Alex's Notes

CM3035 Topic 04: Build a CRUD and RESTful API

Main Info

Description

CRUD API. Server side aspects including testing.

Not covered in the course is specifying and desiging the API through OpenAPI. This is noted in OpenAPI (and Swagger)

Key Reading

Other Reading

Lecture Summaries

4.1 CRUD and REST

CRUD (Create, Read, Update, Delete) is the basic operations a persistent storage media must support. They underpin the behaviour of nearly every software - from address books, to games, to word processing, to social media.

Here’s the mapping in the lecture adapted from the linked Wikipedia entry:

CRUDSQLREST (formal)REST (typical)
—-—-
CreateINSERTPUTPOST/PUT
ReadSELECTGETGET
UpdateUPDATE/INSERTPATCHPATCH/POST/PUT
DeleteDELETE/DROPDELETEDELETE

These aren’t specific to databases, file systems and other storage methods apply too. But they are at the heart of modern web service design.

4.105 REST

REpresentational State Transfer (REST), is a software and server design pattern for creating web services. Services adhering to the pattern are called RESTful services.

It’s a product of Roy Fielding’s thesis published in 2000 (available here).

As we moved from the 90s to the 00s the web was used beyond serving html, to serve arbitrary files, or execute code on request. This led to the development of HTTP to support a myriad of file types.

as servers became generic, we needed a more sophisticated way of thinking about server architecture. This is the problem addressed by REST.

There are six features of REST that if followed present a logically consistent interface to clients and user applications. Clients should be able to navigate the application through the use of URIs and http operations. With each successful request, the client receives a response indicating the state of the resource, and can continue to apply operations.

On the server side the features are:

  1. Client-server architecture - the separation of the UI from data storage concerns. This increases portability of the UI and scalability by simplifying the server task. Client and server components can develop independently.

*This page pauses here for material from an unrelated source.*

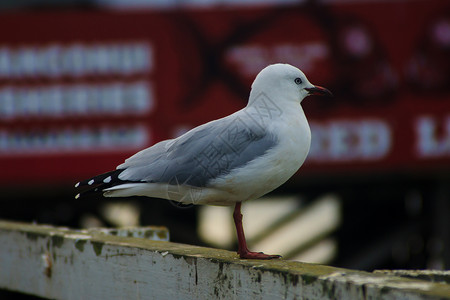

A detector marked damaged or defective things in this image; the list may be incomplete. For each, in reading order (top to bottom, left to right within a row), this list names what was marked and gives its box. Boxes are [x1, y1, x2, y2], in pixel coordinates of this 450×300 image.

chipped paint surface [0, 220, 450, 300]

  2. Statelessness - the server stores no information about the client request, and the client request should not depend on information that the server knows about the client request history. “Session state is… kept entirely on the client” (Fielding).

    The architecture has trade-offs - on the positive side it improves visibility (because you only need to see a single request to know the full state of the request), reliability (easy recovery from failure) and scalability (servers can quickly free resources).

    On the negative side, it increases repetitive data sent in a series of requests as it can’t be left on the server. It reduces control on the server side, as it’s depending on state management in the client.

  3. Cacheable - clients and intermediaries need to know when resources can be cached. A server must explicitly or implicitly label whether a resource is cacheable, and if yes the client has the right to rely on that cache.

  4. Layered System - eg if the server uses CDNs, load balancers etc they must be invisible. The server implementation details should not be visible to the client. It should appear as a single destination.

  5. Uniform Interface - The most complex requirement, a uniform interface regardless of media type, and links to enable the client to navigate the application without knowing its structure. “Hypermedia as the engine of application state”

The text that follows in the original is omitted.